Specifically, the company is asking employees to urge California Governor Jerry Brown to veto a law that
would restore the Obama-era open internet rules. The measure, SB 822, was passed by state lawmakers late last month. Brown has until Sept. 30 to sign the measure.
"I oppose SB 822 because it
will harm consumers and impose complex layers of costly regulation," reads the company's form letter for employees.
"This will deter investment and delay broadband deployment in California, especially in rural areas that still lack high-speed Internet access."
The letter also states that the bill "will
essentially create ''free' Internet for big users of bandwidth like Netflix and Google, but increase costs for consumers and decrease investment that creates good jobs."
Frontier recently sent an email
to workers, urging them to send the form letter, according to Motherboard. Frontier hasn't yet responded to MediaPost's request for comment.
The California net neutrality law
prohibits broadband providers from blocking or throttling traffic, charging higher fees for fast-lane service, and from exempting their own video streams from consumers' data caps.
The
Obama-era FCC passed similar regulations, but they were repealed last year by the current FCC. Chairman Ajit Pai, who spearheaded the repeal, has repeatedly said the former regulations depressed
investment by providers.
But net neutrality advocates who examined the broadband carriers' stock reports reached different conclusions.

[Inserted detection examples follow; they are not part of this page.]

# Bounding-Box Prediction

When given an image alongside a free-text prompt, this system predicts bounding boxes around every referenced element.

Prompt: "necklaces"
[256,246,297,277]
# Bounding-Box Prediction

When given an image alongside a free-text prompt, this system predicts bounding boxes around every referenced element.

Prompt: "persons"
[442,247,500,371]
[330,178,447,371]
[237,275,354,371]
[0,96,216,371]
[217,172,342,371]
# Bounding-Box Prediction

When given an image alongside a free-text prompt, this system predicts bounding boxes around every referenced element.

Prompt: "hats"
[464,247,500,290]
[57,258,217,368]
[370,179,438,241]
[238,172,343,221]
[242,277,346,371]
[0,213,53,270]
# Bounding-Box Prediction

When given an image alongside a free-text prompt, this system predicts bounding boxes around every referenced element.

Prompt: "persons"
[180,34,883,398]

The pro-neutrality advocacy group Free Press said
last year that investment by 13 major broadband providers increased in the two years after the FCC
passed the net neutrality regulations.
California is one of several states to try to pass net neutrality laws this year. Governors of Rhode Island, New York, New Jersey, Montana, Hawaii and
Vermont recently signed orders requiring state agencies to contract only with providers that follow net neutrality principles. In Oregon, lawmakers passed a bill that prohibits state agencies from
contracting with broadband providers that violate net neutrality principles. Washington state passed a more comprehensive law that prohibits broadband providers operating in the state from blocking or
throttling traffic and from charging companies higher fees for prioritized delivery.
It is not yet known whether the FCC's order repealing net neutrality also prohibited states from passing
their own laws. But some legal experts have cast doubt on whether that prohibition is valid. The FCC's decision to revoke the rules, as well as its decision to prevent states from issuing their own
laws, is being challenged in court by a broad coalition of tech companies, net neutrality proponents, and attorneys general.